The LOI creates a non-binding framework for collaboration and co-ordination between the two organizations. The collaboration may be a step towards the development of commercially viable PSC technology, which has long been one of the most exciting areas for the next generation of PV.
CSIRO is currently the 4th largest shareholder in Dyesol. The two have worked together in the past, collaborating back in 2010 on materials for dye sensitized solar cells. Since then, Dyesol has shifted to focus on PSC development.
Dyesol and the CSIRO will combine their respective technical and commercial expertise, in order to seek funding for specific projects from the Australian Renewable Energy Agency and other government sources.
CSIRO is rapidly developing an expertise in the exciting new PV technology of perovskite solar cells, stated Richard Caldwell, Managing Director at Dyesol. We believe that CSIRO is ideally positioned to explore opportunities to improve the technology, as we plan and execute the launch if perovskite solar cell PV products for commercialization.
Perovskites potential to increase a solar cells efficiency has long been known in the industry, however, development has been held up by issues with the materials stability and durability.
Dyesol are already one of the leaders in the field of PSC research, having claimed last year to have produced 1cm perovskite cells, which operated at 10% conversion efficiency for more than 1000 hours of degradation testing.

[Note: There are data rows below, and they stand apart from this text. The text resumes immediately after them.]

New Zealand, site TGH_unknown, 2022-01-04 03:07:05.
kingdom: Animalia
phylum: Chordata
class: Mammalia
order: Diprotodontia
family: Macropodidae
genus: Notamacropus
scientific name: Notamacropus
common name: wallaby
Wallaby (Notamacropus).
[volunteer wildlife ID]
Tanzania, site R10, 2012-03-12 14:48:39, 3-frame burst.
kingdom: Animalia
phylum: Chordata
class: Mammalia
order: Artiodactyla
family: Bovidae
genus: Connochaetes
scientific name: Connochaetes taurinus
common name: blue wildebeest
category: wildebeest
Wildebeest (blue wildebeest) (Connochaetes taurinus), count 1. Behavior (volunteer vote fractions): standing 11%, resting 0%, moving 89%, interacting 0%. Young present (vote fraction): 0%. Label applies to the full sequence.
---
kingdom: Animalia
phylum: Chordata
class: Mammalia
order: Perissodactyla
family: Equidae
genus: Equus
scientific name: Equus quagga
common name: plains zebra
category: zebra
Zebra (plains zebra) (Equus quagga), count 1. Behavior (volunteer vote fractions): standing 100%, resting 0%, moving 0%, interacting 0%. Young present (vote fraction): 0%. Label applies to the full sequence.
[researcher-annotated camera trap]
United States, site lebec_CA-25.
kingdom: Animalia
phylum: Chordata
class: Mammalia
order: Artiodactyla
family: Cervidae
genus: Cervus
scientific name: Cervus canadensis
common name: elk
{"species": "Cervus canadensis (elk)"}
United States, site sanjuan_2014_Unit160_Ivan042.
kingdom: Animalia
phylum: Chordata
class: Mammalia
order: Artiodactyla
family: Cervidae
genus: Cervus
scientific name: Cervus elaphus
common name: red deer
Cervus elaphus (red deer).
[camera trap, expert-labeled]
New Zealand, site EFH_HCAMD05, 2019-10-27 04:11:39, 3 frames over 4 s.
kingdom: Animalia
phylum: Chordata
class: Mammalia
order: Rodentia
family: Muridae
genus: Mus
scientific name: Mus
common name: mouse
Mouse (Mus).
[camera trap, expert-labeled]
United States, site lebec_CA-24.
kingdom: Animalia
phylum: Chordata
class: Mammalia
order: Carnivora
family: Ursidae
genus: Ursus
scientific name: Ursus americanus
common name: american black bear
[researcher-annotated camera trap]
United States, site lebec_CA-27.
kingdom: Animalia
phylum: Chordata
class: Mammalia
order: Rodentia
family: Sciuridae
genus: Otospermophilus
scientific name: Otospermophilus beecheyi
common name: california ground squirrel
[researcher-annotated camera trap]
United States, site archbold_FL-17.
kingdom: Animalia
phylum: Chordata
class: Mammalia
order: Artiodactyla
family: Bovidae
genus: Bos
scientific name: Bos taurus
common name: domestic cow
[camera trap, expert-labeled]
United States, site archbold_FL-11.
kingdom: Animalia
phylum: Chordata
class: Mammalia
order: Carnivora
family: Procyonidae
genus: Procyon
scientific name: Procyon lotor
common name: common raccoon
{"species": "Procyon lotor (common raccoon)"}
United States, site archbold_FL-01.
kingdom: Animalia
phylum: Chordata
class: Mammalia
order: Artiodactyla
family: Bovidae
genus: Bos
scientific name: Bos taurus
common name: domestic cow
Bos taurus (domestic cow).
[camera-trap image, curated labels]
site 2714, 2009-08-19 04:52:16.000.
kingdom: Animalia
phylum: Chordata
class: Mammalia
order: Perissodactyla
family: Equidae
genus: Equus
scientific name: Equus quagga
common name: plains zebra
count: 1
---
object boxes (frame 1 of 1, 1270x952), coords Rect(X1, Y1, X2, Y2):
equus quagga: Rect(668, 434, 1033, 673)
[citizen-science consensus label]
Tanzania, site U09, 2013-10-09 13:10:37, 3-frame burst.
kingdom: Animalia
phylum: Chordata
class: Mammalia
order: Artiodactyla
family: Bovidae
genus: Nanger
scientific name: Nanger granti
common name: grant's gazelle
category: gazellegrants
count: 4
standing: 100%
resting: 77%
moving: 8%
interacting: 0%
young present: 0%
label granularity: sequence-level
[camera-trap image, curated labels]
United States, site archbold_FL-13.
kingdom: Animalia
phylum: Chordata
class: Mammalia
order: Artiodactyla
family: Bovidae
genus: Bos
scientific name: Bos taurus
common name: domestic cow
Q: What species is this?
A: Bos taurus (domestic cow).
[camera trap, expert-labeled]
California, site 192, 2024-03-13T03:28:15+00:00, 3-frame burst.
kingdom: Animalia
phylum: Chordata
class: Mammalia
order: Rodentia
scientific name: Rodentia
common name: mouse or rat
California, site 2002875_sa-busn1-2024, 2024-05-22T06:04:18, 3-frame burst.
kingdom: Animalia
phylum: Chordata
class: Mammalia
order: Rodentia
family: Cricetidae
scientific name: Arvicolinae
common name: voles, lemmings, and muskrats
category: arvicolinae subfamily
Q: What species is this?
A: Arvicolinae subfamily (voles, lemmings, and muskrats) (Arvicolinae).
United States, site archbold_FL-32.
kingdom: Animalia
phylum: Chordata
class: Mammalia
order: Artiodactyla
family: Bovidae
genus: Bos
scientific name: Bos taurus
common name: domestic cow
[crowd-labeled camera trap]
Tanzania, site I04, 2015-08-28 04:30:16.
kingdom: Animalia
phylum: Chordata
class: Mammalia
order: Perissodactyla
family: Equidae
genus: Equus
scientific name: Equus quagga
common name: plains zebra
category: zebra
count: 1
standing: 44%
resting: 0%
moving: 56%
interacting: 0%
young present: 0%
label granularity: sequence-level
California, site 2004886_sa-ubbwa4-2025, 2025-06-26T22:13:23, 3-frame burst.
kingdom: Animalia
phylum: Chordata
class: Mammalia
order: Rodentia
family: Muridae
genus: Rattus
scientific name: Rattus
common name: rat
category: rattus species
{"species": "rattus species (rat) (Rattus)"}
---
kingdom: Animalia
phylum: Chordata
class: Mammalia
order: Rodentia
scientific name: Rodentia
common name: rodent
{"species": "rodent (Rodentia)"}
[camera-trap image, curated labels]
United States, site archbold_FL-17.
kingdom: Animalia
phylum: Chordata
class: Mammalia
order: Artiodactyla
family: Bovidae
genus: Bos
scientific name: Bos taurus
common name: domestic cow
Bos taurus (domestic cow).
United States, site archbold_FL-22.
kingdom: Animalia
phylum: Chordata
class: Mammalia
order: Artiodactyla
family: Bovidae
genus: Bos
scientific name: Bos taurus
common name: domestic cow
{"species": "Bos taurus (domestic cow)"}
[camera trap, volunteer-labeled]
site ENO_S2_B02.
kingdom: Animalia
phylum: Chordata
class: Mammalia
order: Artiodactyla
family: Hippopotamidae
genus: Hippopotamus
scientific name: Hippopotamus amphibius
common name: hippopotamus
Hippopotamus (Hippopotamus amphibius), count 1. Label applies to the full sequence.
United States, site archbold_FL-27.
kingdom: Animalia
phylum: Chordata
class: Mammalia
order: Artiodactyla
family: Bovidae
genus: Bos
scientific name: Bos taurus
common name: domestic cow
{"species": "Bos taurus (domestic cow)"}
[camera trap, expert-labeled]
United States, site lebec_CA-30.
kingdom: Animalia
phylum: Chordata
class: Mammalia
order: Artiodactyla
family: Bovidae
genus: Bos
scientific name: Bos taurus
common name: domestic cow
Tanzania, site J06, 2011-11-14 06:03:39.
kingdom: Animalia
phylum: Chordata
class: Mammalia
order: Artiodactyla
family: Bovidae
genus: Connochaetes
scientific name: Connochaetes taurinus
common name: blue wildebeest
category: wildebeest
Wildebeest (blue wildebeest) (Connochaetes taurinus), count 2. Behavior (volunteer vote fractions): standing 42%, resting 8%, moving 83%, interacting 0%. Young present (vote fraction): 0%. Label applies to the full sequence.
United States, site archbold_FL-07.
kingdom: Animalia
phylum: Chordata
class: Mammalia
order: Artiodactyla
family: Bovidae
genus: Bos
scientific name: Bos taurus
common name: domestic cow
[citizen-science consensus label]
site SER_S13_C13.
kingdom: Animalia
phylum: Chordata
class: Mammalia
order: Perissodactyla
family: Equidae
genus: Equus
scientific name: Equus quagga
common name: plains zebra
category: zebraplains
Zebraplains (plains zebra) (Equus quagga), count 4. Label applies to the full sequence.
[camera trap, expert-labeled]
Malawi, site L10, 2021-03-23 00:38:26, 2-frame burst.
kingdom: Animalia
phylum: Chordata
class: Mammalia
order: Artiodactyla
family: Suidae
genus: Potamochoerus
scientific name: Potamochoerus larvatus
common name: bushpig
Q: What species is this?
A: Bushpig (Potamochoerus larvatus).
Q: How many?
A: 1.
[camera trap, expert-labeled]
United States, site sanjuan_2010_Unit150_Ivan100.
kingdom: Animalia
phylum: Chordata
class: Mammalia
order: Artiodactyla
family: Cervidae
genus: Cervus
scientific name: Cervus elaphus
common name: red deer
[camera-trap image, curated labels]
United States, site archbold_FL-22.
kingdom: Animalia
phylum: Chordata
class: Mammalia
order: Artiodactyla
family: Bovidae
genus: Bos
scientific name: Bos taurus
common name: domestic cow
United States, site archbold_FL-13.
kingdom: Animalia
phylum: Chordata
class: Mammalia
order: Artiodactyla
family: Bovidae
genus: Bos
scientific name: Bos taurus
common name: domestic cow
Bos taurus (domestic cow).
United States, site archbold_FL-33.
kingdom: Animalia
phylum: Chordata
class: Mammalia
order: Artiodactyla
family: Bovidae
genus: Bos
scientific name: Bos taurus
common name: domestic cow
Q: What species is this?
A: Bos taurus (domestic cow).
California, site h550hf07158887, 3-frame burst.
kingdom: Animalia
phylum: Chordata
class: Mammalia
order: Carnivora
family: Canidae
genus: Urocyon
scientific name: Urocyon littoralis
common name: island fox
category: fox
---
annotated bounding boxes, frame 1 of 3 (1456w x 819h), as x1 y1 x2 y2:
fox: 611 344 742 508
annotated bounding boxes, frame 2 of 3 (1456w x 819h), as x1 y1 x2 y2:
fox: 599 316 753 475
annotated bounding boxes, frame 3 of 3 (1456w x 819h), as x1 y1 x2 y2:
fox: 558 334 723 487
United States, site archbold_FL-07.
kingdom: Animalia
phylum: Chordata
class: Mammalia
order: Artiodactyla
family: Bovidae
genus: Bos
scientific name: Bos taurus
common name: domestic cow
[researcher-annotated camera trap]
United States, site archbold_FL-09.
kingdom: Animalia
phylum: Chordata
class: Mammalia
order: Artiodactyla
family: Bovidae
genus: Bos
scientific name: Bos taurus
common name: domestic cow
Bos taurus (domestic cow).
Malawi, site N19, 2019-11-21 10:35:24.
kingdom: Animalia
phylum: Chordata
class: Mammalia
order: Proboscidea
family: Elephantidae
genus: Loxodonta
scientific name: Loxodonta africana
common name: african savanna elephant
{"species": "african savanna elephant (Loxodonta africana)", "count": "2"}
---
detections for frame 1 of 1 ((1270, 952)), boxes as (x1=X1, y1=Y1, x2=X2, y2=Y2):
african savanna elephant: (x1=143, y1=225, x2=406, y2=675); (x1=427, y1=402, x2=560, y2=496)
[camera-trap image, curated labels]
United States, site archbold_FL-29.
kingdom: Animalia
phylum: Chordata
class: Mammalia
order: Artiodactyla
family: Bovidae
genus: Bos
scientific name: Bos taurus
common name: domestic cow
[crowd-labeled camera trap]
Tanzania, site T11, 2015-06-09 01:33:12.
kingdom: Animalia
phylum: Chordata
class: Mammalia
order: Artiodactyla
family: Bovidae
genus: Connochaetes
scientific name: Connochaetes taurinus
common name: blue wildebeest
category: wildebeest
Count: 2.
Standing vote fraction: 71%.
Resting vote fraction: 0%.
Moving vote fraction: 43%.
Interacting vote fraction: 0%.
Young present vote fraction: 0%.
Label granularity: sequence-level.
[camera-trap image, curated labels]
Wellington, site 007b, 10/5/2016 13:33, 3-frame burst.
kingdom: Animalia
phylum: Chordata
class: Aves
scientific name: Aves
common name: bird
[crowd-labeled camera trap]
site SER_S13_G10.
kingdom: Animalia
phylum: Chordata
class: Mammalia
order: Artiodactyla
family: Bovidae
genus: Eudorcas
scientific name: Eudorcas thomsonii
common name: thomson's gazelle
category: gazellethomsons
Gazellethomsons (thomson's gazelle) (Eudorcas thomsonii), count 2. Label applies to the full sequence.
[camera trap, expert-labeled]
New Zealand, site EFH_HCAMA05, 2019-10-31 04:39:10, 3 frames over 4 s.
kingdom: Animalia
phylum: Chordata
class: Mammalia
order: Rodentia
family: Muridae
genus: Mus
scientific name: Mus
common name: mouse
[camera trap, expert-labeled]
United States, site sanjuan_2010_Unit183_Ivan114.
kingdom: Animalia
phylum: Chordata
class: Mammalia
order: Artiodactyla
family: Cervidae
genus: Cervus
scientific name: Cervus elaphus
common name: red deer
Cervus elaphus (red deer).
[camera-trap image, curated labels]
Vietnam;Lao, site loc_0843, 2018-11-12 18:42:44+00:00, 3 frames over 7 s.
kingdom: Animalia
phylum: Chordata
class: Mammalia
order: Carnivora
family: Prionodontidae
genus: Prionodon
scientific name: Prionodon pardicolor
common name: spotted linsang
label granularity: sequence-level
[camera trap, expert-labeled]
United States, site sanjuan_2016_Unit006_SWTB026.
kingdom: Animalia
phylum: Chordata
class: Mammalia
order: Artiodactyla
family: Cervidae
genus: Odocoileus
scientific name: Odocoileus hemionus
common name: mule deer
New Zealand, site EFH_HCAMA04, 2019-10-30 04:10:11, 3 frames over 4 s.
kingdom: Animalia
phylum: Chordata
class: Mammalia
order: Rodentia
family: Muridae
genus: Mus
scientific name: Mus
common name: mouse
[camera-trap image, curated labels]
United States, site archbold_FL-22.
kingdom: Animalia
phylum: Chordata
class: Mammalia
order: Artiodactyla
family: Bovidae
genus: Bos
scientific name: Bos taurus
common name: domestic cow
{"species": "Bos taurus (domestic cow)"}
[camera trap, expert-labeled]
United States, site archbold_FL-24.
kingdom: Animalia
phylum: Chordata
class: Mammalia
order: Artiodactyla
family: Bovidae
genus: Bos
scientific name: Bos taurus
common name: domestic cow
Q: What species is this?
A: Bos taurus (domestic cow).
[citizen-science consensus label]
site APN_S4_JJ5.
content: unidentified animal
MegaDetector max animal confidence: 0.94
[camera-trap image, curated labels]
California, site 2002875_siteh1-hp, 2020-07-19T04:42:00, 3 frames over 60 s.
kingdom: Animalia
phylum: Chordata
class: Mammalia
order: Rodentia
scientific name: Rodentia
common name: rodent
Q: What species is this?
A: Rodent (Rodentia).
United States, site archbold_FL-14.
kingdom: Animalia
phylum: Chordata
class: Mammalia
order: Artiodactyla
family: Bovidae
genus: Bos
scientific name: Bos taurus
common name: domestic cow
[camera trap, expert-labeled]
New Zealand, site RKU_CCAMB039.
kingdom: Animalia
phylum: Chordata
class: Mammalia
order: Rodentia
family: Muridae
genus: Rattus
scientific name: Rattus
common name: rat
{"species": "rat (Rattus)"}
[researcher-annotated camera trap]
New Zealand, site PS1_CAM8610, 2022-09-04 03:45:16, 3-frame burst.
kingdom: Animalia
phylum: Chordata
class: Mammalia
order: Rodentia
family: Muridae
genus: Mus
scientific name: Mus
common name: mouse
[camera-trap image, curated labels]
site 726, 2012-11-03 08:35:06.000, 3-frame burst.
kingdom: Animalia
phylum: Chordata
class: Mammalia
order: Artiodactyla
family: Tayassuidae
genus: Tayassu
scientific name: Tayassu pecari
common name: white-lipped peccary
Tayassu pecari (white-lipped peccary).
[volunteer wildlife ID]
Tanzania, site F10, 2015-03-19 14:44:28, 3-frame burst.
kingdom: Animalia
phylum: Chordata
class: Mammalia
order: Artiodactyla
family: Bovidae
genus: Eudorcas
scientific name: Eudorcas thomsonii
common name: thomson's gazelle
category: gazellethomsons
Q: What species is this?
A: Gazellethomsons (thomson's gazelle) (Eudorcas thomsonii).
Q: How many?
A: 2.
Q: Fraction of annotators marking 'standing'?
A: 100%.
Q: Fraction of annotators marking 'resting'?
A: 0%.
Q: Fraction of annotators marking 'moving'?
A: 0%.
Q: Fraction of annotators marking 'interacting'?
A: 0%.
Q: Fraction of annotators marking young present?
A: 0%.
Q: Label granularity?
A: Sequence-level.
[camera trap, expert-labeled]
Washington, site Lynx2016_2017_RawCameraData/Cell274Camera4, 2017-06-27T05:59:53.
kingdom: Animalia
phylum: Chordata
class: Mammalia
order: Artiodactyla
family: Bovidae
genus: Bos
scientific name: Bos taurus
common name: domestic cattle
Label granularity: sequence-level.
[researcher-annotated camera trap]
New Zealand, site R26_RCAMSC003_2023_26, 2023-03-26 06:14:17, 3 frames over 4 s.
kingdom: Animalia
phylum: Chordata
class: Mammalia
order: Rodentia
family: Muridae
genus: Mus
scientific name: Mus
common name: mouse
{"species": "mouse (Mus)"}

Competition to develop the first commercial cell using perovskite material looks to be hotting up now though. Dyesols research partnership comes just weeks after the U.S. National Renewable Energy Laboratory announced that it had achieved better than 10% efficiency in a perovskite PV cell using quantum dots.
British perovskite researchers Oxford PV also announced earlier this week that it had completed a further round of funding. This means that over the past 18 months they have raised more US$27 million to fund their own research into PSC commercialization.